Who knew a simple little thing like a gift card could strike fear in the hearts of men? A good example of this is a recent question on a dating advice blog, not mine, where a gentleman asked if he could use a gift card on a date. In his line of work, he receives several fine dining cards as a thank you for services rendered. He couldn’t imagine ever dining alone in the upscale locations and wondered if he could share one with a date.
Nine separate women felt compelled to tell him, “no way.” A few went on to say that he’s a cheap jerk to even think of using a gift card. Another went on to call him names that aren’t even printable. What gives here? If you are a meal whore (women who only go out on dates to mooch food), then why would you care if he used a restaurant gift card? Many people also give prepaid credit cards as gifts too. How would you know your date wasn’t using one of these? Would you demand to see the card, or just try to read it upside down to see if his name is on it?
The one word that jumped out at me from the responses is cheap. Women are afraid if a guy uses a gift card that he’s cheap. Even if you go out to a chain restaurant, a typical meal costs between $50-$60 for two. Go to a better restaurant, double that price. If this is any date prior to number six, you can bet he’s dating more than one woman. The man may go out anywhere from eight to ten times a month spending from $400-$800 on dating meals alone. No matter how modern women consider themselves they still expect the man to pay for the date.

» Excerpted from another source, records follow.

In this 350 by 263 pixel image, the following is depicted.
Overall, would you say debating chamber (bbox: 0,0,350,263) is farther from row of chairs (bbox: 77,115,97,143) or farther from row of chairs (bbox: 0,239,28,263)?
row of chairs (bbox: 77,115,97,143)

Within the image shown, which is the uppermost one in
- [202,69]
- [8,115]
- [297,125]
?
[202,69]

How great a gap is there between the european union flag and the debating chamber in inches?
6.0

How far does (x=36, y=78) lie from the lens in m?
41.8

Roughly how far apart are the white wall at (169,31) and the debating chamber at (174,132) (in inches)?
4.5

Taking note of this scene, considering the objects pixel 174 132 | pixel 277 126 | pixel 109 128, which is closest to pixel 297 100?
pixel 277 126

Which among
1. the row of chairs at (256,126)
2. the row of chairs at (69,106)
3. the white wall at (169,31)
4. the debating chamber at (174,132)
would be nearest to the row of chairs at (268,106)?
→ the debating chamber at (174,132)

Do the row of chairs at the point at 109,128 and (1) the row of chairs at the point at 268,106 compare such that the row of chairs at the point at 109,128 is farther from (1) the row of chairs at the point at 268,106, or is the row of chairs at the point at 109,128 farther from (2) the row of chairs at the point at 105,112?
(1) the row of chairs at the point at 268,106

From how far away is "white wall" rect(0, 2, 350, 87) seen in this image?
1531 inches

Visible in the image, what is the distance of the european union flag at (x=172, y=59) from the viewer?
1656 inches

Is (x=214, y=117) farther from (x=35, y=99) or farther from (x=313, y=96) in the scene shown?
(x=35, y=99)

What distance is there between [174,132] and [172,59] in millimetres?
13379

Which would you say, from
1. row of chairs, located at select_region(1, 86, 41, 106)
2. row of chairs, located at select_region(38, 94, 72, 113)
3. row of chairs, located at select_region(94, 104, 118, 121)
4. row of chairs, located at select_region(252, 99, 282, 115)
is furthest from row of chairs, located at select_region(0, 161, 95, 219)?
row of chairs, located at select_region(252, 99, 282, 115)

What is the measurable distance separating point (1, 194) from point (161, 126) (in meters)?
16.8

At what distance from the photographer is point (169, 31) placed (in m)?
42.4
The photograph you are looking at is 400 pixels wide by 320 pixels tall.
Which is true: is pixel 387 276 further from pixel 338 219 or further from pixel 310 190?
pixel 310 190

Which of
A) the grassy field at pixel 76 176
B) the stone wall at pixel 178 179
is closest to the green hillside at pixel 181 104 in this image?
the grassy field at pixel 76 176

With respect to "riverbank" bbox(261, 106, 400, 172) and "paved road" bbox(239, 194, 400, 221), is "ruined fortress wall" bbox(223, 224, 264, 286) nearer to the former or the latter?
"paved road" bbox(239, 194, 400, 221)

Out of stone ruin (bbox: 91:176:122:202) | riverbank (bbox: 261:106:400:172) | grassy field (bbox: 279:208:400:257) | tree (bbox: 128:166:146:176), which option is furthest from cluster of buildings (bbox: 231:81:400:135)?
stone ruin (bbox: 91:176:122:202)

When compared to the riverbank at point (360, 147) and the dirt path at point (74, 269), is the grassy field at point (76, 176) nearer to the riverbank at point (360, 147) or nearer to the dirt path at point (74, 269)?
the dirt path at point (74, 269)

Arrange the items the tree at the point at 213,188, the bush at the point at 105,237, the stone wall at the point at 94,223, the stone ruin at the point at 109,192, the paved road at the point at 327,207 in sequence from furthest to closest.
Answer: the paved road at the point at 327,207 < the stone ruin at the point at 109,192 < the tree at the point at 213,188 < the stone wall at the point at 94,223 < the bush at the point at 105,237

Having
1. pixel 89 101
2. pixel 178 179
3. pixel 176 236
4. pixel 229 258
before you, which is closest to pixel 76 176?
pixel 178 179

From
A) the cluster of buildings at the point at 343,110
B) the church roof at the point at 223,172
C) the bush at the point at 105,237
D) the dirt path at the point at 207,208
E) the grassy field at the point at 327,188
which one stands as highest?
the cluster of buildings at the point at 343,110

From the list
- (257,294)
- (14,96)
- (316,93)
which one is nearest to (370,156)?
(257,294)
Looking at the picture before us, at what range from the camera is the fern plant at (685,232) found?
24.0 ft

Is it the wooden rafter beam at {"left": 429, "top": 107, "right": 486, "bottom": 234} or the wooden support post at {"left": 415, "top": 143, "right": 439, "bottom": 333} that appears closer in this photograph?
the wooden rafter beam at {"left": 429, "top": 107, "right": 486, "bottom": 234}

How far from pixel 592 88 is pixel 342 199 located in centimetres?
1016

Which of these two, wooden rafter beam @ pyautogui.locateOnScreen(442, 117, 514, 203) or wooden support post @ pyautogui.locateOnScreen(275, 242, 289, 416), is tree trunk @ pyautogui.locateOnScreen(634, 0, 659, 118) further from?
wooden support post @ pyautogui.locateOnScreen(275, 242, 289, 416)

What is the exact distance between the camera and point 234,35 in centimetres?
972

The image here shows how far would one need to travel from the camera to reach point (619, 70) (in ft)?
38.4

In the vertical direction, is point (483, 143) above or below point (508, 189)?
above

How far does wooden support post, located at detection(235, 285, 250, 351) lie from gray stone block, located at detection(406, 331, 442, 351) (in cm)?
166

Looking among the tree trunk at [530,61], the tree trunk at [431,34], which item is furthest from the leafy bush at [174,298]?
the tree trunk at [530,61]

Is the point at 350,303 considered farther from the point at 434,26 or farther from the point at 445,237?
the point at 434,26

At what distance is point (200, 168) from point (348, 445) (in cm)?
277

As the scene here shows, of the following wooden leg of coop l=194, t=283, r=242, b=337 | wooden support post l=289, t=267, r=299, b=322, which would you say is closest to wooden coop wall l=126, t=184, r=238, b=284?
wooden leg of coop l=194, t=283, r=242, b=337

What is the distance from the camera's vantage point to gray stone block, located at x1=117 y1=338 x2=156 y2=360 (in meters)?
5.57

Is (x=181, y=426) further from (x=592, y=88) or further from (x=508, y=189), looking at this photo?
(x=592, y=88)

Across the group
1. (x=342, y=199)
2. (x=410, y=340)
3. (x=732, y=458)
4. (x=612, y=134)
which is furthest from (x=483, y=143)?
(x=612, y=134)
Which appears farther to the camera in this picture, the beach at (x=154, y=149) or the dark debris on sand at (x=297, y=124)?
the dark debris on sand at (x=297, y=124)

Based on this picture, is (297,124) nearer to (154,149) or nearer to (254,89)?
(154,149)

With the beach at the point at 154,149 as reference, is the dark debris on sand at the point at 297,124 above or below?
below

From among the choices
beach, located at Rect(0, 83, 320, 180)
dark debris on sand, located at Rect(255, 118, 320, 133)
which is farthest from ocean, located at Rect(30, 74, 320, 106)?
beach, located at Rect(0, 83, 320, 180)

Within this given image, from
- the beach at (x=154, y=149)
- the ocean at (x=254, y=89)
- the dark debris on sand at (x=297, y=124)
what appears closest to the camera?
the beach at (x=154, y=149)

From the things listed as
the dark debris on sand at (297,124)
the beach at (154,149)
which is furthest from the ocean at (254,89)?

What if women paid? Gift cards suddenly seem appropriate. What is all this gift card nonsense about anyhow? It is more about control. I, the woman, can make you, the man, lay out so much money on me. Some women value their date by how much money he spends. If the man uses a gift card that negates some of the date value, it is also hard to tell how much money he’ll willingly spend on her, which makes it hard to decide on a second date.
If a woman uses this type of measurement, she uses money as a determiner if she’ll date him. Why not cut to the chase and ask him to list all his assets on a napkin or flourish his most recent check stub. Sounds rather crass put that way, but no more crass than being insistent on how much money should be spent on you during a date. A woman who eschews the use of a gift card is practicing this same behavior.
The gift card is also used to tell how serious a guy is. As I said before a man can be dating many women. He also may have a wallet full of gift cards. He could be in a profession where he is always getting gift cards. Women judge he’s not that serious about her because he’s using a gift card. That could be the absolute truth. Not every woman will be the answer to his dream; just like every guy a woman dates is not her dream man either.
It seems like there is no way a man can win when it comes to gift cards. Often a man, when in a quandary about what to buy for a woman, will resort to a gift card at her favorite store or spa. He’s accused of being an uncaring jerk for this behavior. Really, did the woman want an ugly dress, another terrycloth robe, or lingerie in a too small size? Women who have this reaction shouldn’t expect too many future gifts.
I used to work at an upscale women’s store. Whenever a woman would come in with a gift certificate, we assured her that someone must love her very much to know the perfect gift to get her, and also bless her with a shopping trip to pick it out. The woman, now excited she was so well loved, happily shopped. She was a great deal better off than the woman stomping around declaring her man didn’t love her because he got her a gift card. Expect she’ll get something from the drugstore next year.
So ladies, and men, does it really matter if someone uses a gift card? Sometimes I think it is about setting a precedent. Men don’t normally like to drop a wad of money on someone they might not like. Expensive restaurants aren’t necessarily fast; do you want to suffer through a two hour meal with someone who doesn’t suit?
If you do have a gift card for a pricey, slow restaurant you might want to stow it until you find out the woman is actually worth your time. You’ll know by date three if she’ll freak out if you flash a gift card. It must be horribly humbling for a man to hear he is only valued for what he spends on woman. She’s not there for his company or his witty repartee.
On the other hand, these women who insist you can’t use gift cards, may not be going out that much. Some women have so many rules about dating them, it is almost like joining a new religion. Some men just aren’t eager or willing converts. I’ll ask you once again. If a gift card is all it takes to tip a scales against a man, then you must be looking for excuses to stay home then.